Lucia Helena Salgado e Cristiane A. J. Schmidt
Quando foi indicada por Joe Biden para presidir o órgão antitruste americano – a Federal Trade Commission (FTC), em 2021 –, Lina Khan foi recebida com emoções conflitantes: júbilo, por parte de alguns profissionais da área, críticos à leniente aplicação da doutrina antitruste; espanto, por parte do público, em vista da sua pouca idade, 34 anos, e por ser a primeira mulher a presidir a FTC; e desapreço, por parte da indústria, especialmente de tecnologia, pois Khan faria vigilância ferrenha com respeito ao poder econômico das empresas. Com seu mandato findando em 2024, quais as lições ela deixa, especialmente, agora, em que se está analisado no Congresso Nacional o PL2768/22, que trata da regulamentação das plataformas digitais?

== Tarefas escritas ==
1 – Reescreva o texto sobre Lina Khan de "Lucia Helena Salgado" até "das plataformas digitais?", inclusive, renomeando "FTC" para "Comissão Federal de Comércio".
2 – Traduza para o inglês esta frase do texto sobre Lina Khan: "Quando foi indicada por Joe Biden para presidir o órgão antitruste americano – a Federal Trade Commission (FTC), em 2021 –, Lina Khan foi recebida com emoções conflitantes: júbilo, por parte de alguns profissionais da área, críticos à leniente aplicação da doutrina antitruste; espanto, por parte do público, em vista da sua pouca idade, 34 anos, e por ser a primeira mulher a presidir a FTC; e desapreço, por parte da indústria, especialmente de tecnologia, pois Khan faria vigilância ferrenha com respeito ao poder econômico das empresas."
Os itens não têm relação com o texto sobre Lina Khan.

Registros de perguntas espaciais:
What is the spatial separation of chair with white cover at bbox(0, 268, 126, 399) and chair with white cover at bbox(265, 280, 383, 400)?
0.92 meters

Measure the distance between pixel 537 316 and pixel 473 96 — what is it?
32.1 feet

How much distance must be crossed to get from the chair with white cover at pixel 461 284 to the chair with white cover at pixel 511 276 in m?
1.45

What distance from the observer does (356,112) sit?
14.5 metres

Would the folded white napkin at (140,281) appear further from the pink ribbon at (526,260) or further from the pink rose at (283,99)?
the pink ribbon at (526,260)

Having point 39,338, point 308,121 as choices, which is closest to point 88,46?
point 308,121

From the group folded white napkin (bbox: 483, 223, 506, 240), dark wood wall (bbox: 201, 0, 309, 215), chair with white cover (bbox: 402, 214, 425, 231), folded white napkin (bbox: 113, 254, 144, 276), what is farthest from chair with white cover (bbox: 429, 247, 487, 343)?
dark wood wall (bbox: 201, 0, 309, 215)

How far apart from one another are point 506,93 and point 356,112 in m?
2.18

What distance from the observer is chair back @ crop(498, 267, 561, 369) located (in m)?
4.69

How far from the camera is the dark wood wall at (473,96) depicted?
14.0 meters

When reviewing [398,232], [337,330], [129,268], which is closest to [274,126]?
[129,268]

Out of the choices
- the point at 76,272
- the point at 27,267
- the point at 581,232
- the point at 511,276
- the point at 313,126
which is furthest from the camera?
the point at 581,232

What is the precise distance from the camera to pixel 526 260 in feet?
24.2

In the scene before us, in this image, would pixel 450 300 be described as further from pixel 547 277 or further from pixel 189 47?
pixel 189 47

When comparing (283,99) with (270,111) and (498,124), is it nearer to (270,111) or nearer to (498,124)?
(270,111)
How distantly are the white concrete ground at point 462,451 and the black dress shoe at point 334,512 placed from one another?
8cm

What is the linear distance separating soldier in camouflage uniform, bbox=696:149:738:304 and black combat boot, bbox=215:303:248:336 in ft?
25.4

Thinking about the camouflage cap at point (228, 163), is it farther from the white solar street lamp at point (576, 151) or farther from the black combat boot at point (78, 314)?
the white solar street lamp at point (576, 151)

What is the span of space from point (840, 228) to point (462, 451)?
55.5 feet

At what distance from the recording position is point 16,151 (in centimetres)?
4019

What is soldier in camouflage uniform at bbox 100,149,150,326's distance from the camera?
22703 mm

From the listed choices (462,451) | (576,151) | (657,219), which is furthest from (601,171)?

== Respostas por tarefa ==
1 –
Lucia Helena Salgado e Cristiane A. J. Schmidt
Quando foi indicada por Joe Biden para presidir o órgão antitruste americano – a Federal Trade Commission (Comissão Federal de Comércio), em 2021 –, Lina Khan foi recebida com emoções conflitantes: júbilo, por parte de alguns profissionais da área, críticos à leniente aplicação da doutrina antitruste; espanto, por parte do público, em vista da sua pouca idade, 34 anos, e por ser a primeira mulher a presidir a Comissão Federal de Comércio; e desapreço, por parte da indústria, especialmente de tecnologia, pois Khan faria vigilância ferrenha com respeito ao poder econômico das empresas. Com seu mandato findando em 2024, quais as lições ela deixa, especialmente, agora, em que se está analisado no Congresso Nacional o PL2768/22, que trata da regulamentação das plataformas digitais?

2 – When she was nominated by Joe Biden to chair the American antitrust agency – the Federal Trade Commission (FTC), in 2021 –, Lina Khan was met with conflicting emotions: jubilation on the part of some professionals in the field who were critical of the lenient application of antitrust doctrine; astonishment on the part of the public, in view of her young age, 34, and because she was the first woman to chair the FTC; and disapproval on the part of industry, especially technology, since Khan would keep fierce watch over the economic power of companies.